Ram Rahim Singh jest gwiazdą sekty Dera Sacha Sauda – ugrupowania, które m.in. promuje wegetarianizm, walkę z narkotykami i alkoholem. Guru jest w Indiach gwiazdą – występuje na koncertach, imprezach i występuje w filmach.
Jak jednak udowodniono w sądzie, mężczyzna jest winny gwałtu co najmniej dwóch kobiet – wyznawczyń swojej sekty. Kobiety uważały Ram Rahim Singha za półboga, a on wykorzystał je seksualnie. Prokuratura domagała się na niego dożywocia, sąd zdecydował, że mężczyzna pójdzie do więzienia na 20 lat. Przedstawiciele ofiar poinformowali, że po ogłoszeniu wyroku zgłosiły się kolejne kobiety, które twierdzą, że zostały wykorzystane.

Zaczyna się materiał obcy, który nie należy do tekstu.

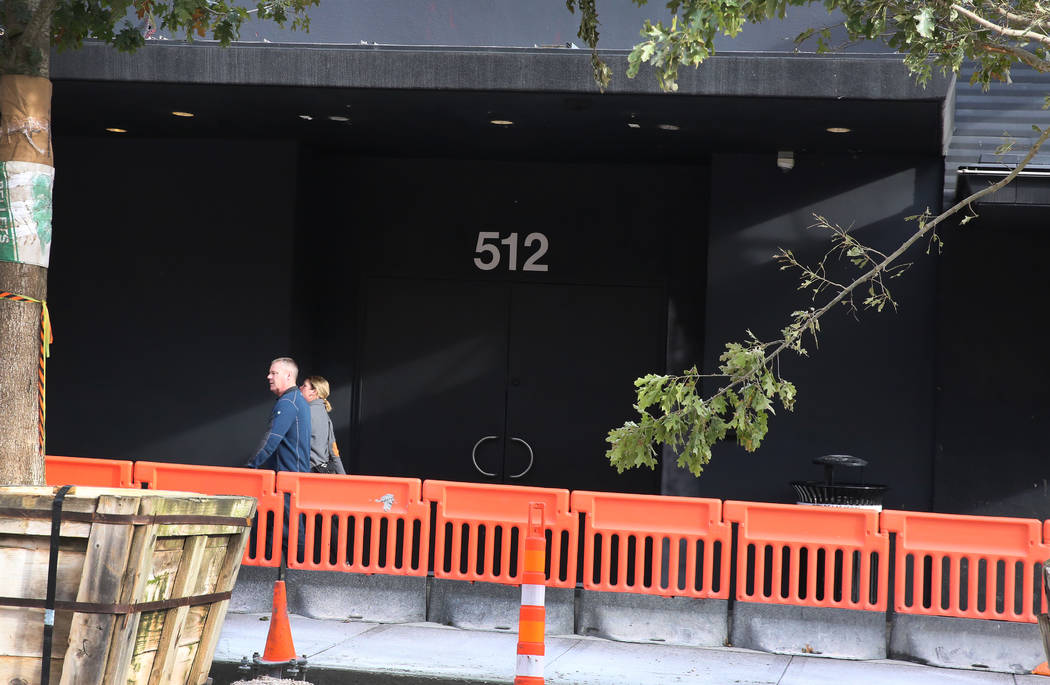 Pedestrians walk past a nightclub, previously known as Red, at 512 Fremont Street on Tuesday, D ...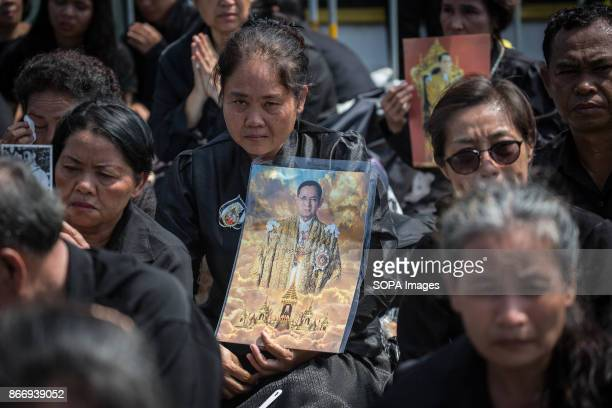 Mourners are seen crying while holding a portrait of King Rama 9 as they attend Thailand's Late King Bhumibol Adulyadej's ashes and relics to be...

Po ogłoszeniu wyroku (posiedzenie odbywało się za zamkniętymi drzwiami), już w ubiegłym tygodniu wybuchły zamieszki na ulicach. Zwolennicy Ram Rahim Singha starli się z policją – w wyniku zamieszek dotychczas zginęło co najmniej 38 osób, a około 250 zostało rannych. Doszło też do licznych podpaleń samochodów i budynków.